■ **PROBLEM STATEMENT**
Print the part of the court order that starts with the words "The Court has" and ends after the words "(ECF No. 69).", copying it exactly.

■ **TEXT EXTRACT**
┌────────

JASON PULLIAM, District Judge.
The Court has under consideration Defendant Espada Logistics and Security Group, LLC's ("Espada") Objections to Magistrate's Order on Defendant's Motion to Stay and Request for Modifications (ECF No. 69).
The objections relate to an order dated December 2, 2019, (ECF No. 64) that denied a Motion to Stay Proceedings in light of Currently Pending Arbitration (ECF No. 53). The parties agree that it was proper for the Magistrate Judge to rule on the filing as a non-dispositive matter.
Section 636(b)(1)(A) of Title 28 of the United States Code permits district judges to "designate a magistrate judge to hear and determine any pretrial matter pending before the court," except for specifically listed motions that are not at issue here. The district judge may review and reconsider any pretrial matter decided by a magistrate judge under the authority of subparagraph (A) when "it has been shown that the magistrate judge's order is clearly erroneous or contrary to law." 28 U.S.C. § 636(b)(1)(A).
Rule 72(a) of the Federal Rules of Civil Procedure provides further guidance as to reviewing non-dispositive pretrial orders of magistrate judges. It establishes a fourteen-day period for parties to object to such orders. And it mandates that the district judge "consider timely objections and modify or set aside any part of the order that is clearly erroneous or is contrary to law."
Rule 72(a) and § 636(b)(1)(A) set out a "highly deferential standard [that] requires the court to affirm the decision of the magistrate judge unless `on the entire evidence [the court] is left with a definite and firm conviction that a mistake has been committed.'" Baylor Health Care Sys. v. Equitable Plan Servs., Inc., 955 F.Supp.2d 678, 689 (N.D. Tex. 2013) (quoting United States v. U.S. Gypsum Co., 333 U.S. 364, 395 (1948)); accord Gomez v. Ford Motor Co., No. 5:15-CV-866-DAE, 2017 WL 5201797, at *2 (W.D. Tex. Apr. 27, 2017) (same). With respect to reviewing a non-dispositive order of a magistrate judge, the following principles apply:
Baylor Health Care Sys., 955 F. Supp. 2d at 689 (omitting citations and internal quotation marks while quoting Arters v. Univision Radio Broadcasting TX, L.P., No. 3:07-CV-0957-D, 2009 WL 1313285, at *2 (N.D. Tex. May 12, 2009)). The clearly erroneous standard of review "does not entitle the court to reverse or reconsider the order simply because it would or could decide the matter differently." Gomez, 2017 WL 5201797, at *2 (citing Guzman v. Hacienda Records & Recording Studio, Inc., 808 F.3d 1031, 1036 (5th Cir. 2015)). To the contrary, "the great deference owed to the [magistrate] judge's findings compels the conclusion that [w]here there are two permissible views of the evidence, the factfinder's choice between them cannot be clearly erroneous." Guzman, 808 F.3d at 1036 (citations and internal quotation marks omitted).
Consistent with § 636(b)(1) and Rule 72(a), the Court reviews the order entered by the Magistrate Judge and the objections thereto.
Pursuant to the Federal Arbitration Act, 9 U.S.C. § 3, and the Convention on the Recognition and Enforcement of Foreign Arbitral Awards, 9 U.S.C. § 208, Espada moved to stay the proceedings in this case pending resolution of currently pending arbitration it commenced against LeJeune in London, England. See Mot. Stay at 1-3. Citing § 3, it argues that, "[b]ecause there exists an issue referable to arbitration under a written arbitration agreement, the Court must stay the trial of this action and all proceedings herein until the arbitration has been had in accordance with the terms of the agreement." Id. at 4.

└────────

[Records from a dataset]
┌────────

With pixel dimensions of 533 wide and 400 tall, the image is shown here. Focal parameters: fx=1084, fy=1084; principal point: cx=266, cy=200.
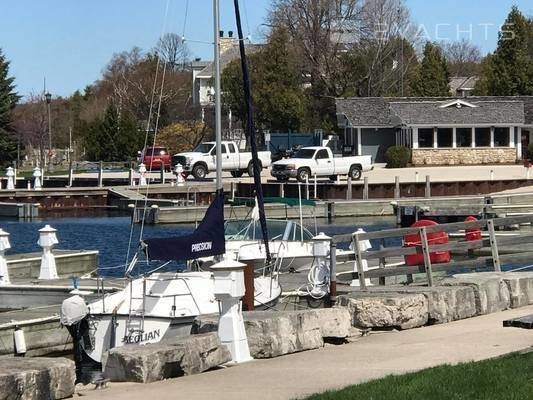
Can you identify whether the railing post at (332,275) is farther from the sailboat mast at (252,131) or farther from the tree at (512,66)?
the tree at (512,66)

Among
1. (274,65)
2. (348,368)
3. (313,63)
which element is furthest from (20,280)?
(313,63)

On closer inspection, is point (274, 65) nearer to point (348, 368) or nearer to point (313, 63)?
point (313, 63)

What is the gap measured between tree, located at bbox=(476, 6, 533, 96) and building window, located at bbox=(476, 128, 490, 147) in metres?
14.6

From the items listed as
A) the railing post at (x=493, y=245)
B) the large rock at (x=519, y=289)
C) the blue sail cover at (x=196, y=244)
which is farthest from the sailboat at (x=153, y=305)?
the large rock at (x=519, y=289)

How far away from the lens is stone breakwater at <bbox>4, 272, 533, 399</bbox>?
10.5m

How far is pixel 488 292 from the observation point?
16.0 meters

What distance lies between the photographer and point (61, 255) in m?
27.2

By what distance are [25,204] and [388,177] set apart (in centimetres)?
2180

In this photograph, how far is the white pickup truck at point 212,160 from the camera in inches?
2461

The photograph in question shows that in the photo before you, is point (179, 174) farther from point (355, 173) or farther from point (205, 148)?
point (355, 173)

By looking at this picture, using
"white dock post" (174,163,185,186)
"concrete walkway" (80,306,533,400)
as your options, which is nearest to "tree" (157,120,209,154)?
"white dock post" (174,163,185,186)

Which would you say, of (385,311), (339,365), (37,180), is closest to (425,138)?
(37,180)

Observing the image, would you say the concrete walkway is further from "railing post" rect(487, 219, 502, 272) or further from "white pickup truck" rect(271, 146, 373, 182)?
"white pickup truck" rect(271, 146, 373, 182)

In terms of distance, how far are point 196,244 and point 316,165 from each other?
141ft
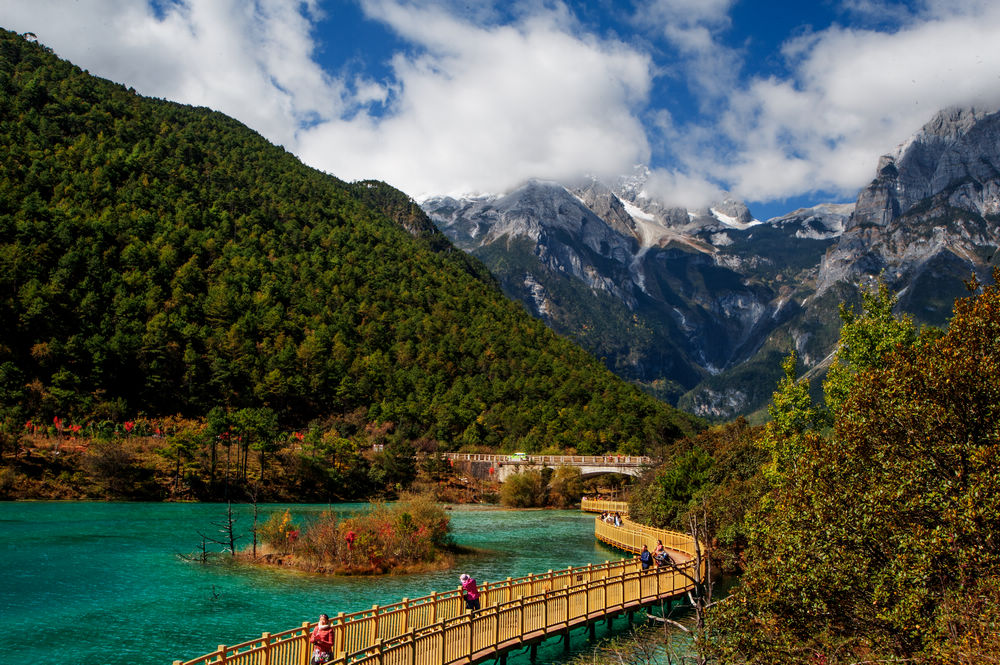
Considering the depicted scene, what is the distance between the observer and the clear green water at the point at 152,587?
941 inches

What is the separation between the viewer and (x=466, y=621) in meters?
20.5

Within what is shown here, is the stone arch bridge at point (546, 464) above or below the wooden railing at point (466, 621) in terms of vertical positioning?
above

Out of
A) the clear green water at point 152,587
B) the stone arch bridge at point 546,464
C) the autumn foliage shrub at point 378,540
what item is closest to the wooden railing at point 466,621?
the clear green water at point 152,587

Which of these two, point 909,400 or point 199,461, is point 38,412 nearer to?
point 199,461

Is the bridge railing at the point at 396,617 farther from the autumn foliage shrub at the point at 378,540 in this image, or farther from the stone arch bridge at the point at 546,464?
the stone arch bridge at the point at 546,464

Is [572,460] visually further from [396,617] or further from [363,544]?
[396,617]

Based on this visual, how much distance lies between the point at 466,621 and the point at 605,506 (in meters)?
54.8

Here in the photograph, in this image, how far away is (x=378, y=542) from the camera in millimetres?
40031

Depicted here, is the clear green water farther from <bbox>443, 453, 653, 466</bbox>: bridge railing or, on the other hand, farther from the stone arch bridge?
<bbox>443, 453, 653, 466</bbox>: bridge railing

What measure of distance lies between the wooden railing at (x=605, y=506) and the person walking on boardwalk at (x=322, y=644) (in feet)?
155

└────────

■ **COMPLETED EXERCISE**
The Court has under consideration Defendant Espada Logistics and Security Group, LLC's ("Espada") Objections to Magistrate's Order on Defendant's Motion to Stay and Request for Modifications (ECF No. 69).